As with statistics, graphs, and other visual representations of data, it's important to examine the content of a map closely. Subtle details, generalizations, and personal perspectives all impact the viewer's interpretation of what the map portrays.

In his book, How to Lie With Maps [i], geographer Mark Monmonier provides users with guidelines to help them read maps critically. Some of these tips, along with others from TOXMAP, are listed below.

  • Remember that not all maps are made by professional cartographers. Today's image and cartography software have made it possible for non-cartographers to create and design maps that may hide or obscure features that many users would expect to find.
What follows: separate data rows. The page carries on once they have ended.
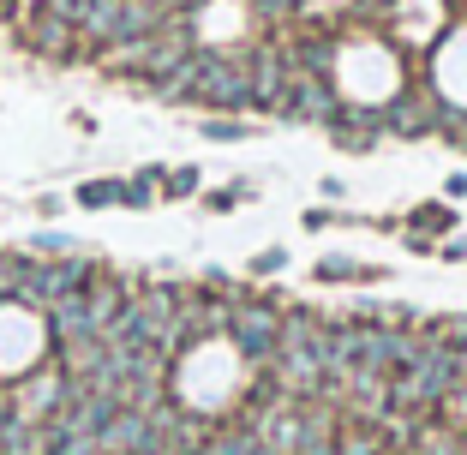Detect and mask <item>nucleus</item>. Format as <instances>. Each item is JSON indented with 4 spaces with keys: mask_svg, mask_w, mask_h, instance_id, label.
Returning <instances> with one entry per match:
<instances>
[{
    "mask_svg": "<svg viewBox=\"0 0 467 455\" xmlns=\"http://www.w3.org/2000/svg\"><path fill=\"white\" fill-rule=\"evenodd\" d=\"M126 198V180H84L78 186V210H109Z\"/></svg>",
    "mask_w": 467,
    "mask_h": 455,
    "instance_id": "nucleus-9",
    "label": "nucleus"
},
{
    "mask_svg": "<svg viewBox=\"0 0 467 455\" xmlns=\"http://www.w3.org/2000/svg\"><path fill=\"white\" fill-rule=\"evenodd\" d=\"M420 336L450 342V347H467V317H426V324H420Z\"/></svg>",
    "mask_w": 467,
    "mask_h": 455,
    "instance_id": "nucleus-12",
    "label": "nucleus"
},
{
    "mask_svg": "<svg viewBox=\"0 0 467 455\" xmlns=\"http://www.w3.org/2000/svg\"><path fill=\"white\" fill-rule=\"evenodd\" d=\"M168 198H192L198 192V168H174V174H162Z\"/></svg>",
    "mask_w": 467,
    "mask_h": 455,
    "instance_id": "nucleus-19",
    "label": "nucleus"
},
{
    "mask_svg": "<svg viewBox=\"0 0 467 455\" xmlns=\"http://www.w3.org/2000/svg\"><path fill=\"white\" fill-rule=\"evenodd\" d=\"M378 270L371 264H348V258H324L317 264V282H371Z\"/></svg>",
    "mask_w": 467,
    "mask_h": 455,
    "instance_id": "nucleus-11",
    "label": "nucleus"
},
{
    "mask_svg": "<svg viewBox=\"0 0 467 455\" xmlns=\"http://www.w3.org/2000/svg\"><path fill=\"white\" fill-rule=\"evenodd\" d=\"M198 455H264V438L252 426H240V419H234V426H216V431H210V438L198 443Z\"/></svg>",
    "mask_w": 467,
    "mask_h": 455,
    "instance_id": "nucleus-7",
    "label": "nucleus"
},
{
    "mask_svg": "<svg viewBox=\"0 0 467 455\" xmlns=\"http://www.w3.org/2000/svg\"><path fill=\"white\" fill-rule=\"evenodd\" d=\"M408 228H420V234H450V228H455V210L450 204H420L408 216Z\"/></svg>",
    "mask_w": 467,
    "mask_h": 455,
    "instance_id": "nucleus-10",
    "label": "nucleus"
},
{
    "mask_svg": "<svg viewBox=\"0 0 467 455\" xmlns=\"http://www.w3.org/2000/svg\"><path fill=\"white\" fill-rule=\"evenodd\" d=\"M162 455H198V450H162Z\"/></svg>",
    "mask_w": 467,
    "mask_h": 455,
    "instance_id": "nucleus-24",
    "label": "nucleus"
},
{
    "mask_svg": "<svg viewBox=\"0 0 467 455\" xmlns=\"http://www.w3.org/2000/svg\"><path fill=\"white\" fill-rule=\"evenodd\" d=\"M30 252H36V258H67V252H78V246H72L67 234H55V228H36V234H30Z\"/></svg>",
    "mask_w": 467,
    "mask_h": 455,
    "instance_id": "nucleus-13",
    "label": "nucleus"
},
{
    "mask_svg": "<svg viewBox=\"0 0 467 455\" xmlns=\"http://www.w3.org/2000/svg\"><path fill=\"white\" fill-rule=\"evenodd\" d=\"M282 270H288V246H264L252 258V276H282Z\"/></svg>",
    "mask_w": 467,
    "mask_h": 455,
    "instance_id": "nucleus-17",
    "label": "nucleus"
},
{
    "mask_svg": "<svg viewBox=\"0 0 467 455\" xmlns=\"http://www.w3.org/2000/svg\"><path fill=\"white\" fill-rule=\"evenodd\" d=\"M210 144H240V139H252V126H240V120H204L198 126Z\"/></svg>",
    "mask_w": 467,
    "mask_h": 455,
    "instance_id": "nucleus-15",
    "label": "nucleus"
},
{
    "mask_svg": "<svg viewBox=\"0 0 467 455\" xmlns=\"http://www.w3.org/2000/svg\"><path fill=\"white\" fill-rule=\"evenodd\" d=\"M246 198H252V186L240 180V186H222V192H204V204L216 210V216H228V210H234V204H246Z\"/></svg>",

  • Keep in mind that when portraying a three-dimensional world via a map, the geographic region that the map represents may in some ways be changed or distorted. For example, map symbols are often "thicker" or larger than the elements they depict.

  • Don't forget that not all maps are designed to inform the user about a location or geographic region. While some maps are symbols for geographic knowledge, others are created just for "looks," with less or little attention to accuracy.

  • Pay close attention to the map legend and to the symbols used on the map. For maps that use color-coding to represent ranges of data values, note how the ranges are determined and how data are categorized within.

  • Learn as much as possible about the data depicted on the map. When was it created? Was it summarized or simplified in some way before being used?

  • Know that everything on a map can be considered "data" and deserves whatever attention is relevant to your work. For example, a map might use accurate data to represent large rivers and bodies of water, but have incomplete or out-of-date representations of streams, ponds, tributaries, and other small water features. While this map might be useful for the casual user, someone concerned with local flooding or wildlife would likely need better water resource data.

  • Think as much about what isn't shown on the map as what is. Are there geographic features such as mountain ranges that, if shown, would improve your understanding of the map?

  • There are many things to keep in mind when reading and interpreting a map. Don't be intimidated by the map and the information it conveys--maps can help you discover things that no other medium can. However, be sure to keep the guidelines above in mind.

    [i] Monmonier, Mark. How to Lie with Maps. 2nd edition. Chicago: University of Chicago Press, 1996.